APJs Define “Covered Business Method Patent”

Scott Daniels | January 28, 2013

One of the new post-issuance proceedings created by the America Invents Act involves “covered business method” (CBM) patents.  The AIA authorizes a party to challenge the validity of such a patent, according to the procedures created by the AIA for post-grant review proceedings.  On Friday, in Liberty-Mutual v. Progressive Cas. Ins.
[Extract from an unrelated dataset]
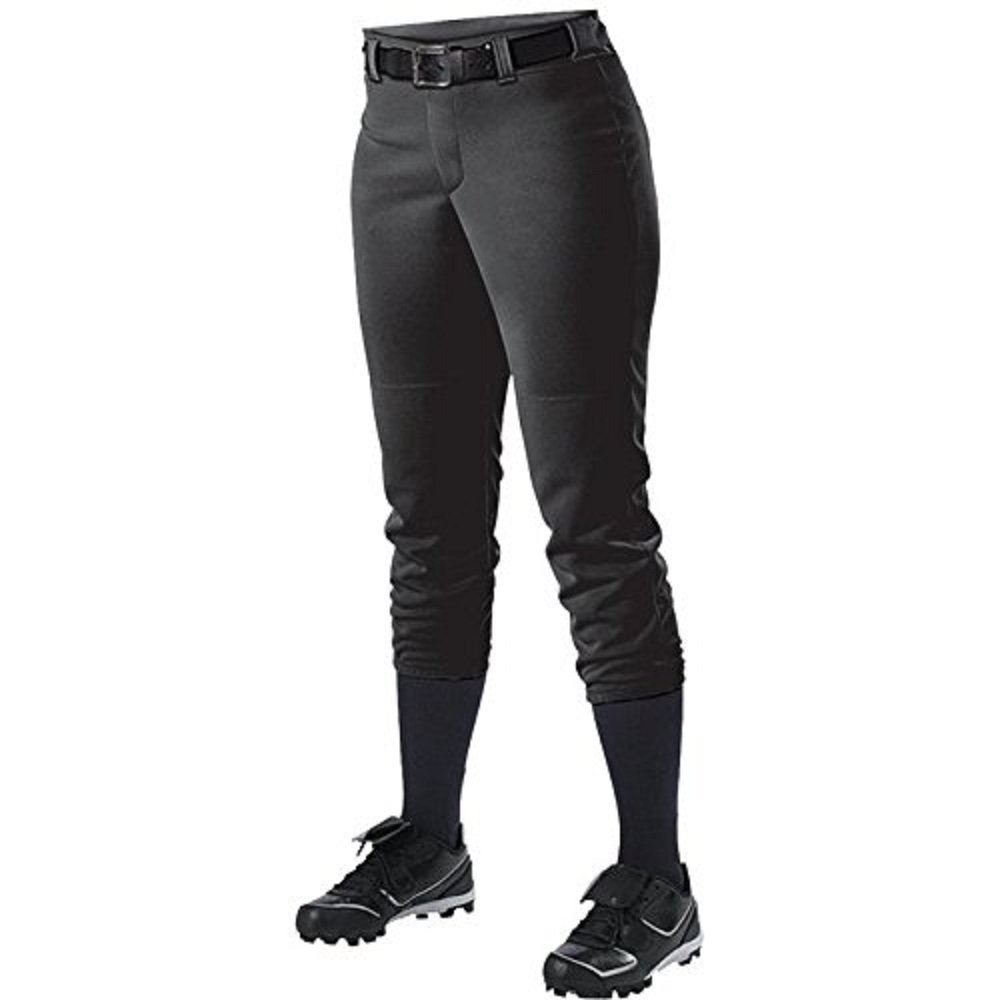 Alleson Athletic Women 's Softball Pants withベルトループ B00FFSEHS8 Small|ブラック ブラック Small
Co., CBM2012-00002, the APJs addressed the issue of whether the challenged patent was an eligible CBM patent.

Section 18(d)(1) of the AIA defines a CBM patent as one

that claims a method or corresponding apparatus for performing data processing or other operations used in the practice, administration, or management of a financial product or service, except that the term does not include patents for technological inventions.

(Emphasis added).  The PTO’s implementing rules provide guidance on what the AIA means by the “technological inventions” exception.

In determining whether a patent is for a technological invention . . . , the following will be considered on a case-by-case basis: whether the claimed subject matter as a whole recites a technological feature that is novel and unobvious over the prior art; and solves a technical problem using a technical solution.

(37 CFR § 42.301(b)).

Claim 4 of the patent in issue was identified by the APJs as being representative.  It recites:

A method of insuring a vehicle operator for a selected period based upon operator driving characteristics during the period, comprising, steps of:

generating an initial operator profile;

monitoring operator driving characteristics during the selected period; and

 deciding a cost of vehicle insurance for the period based upon the operating characteristics monitored in that period.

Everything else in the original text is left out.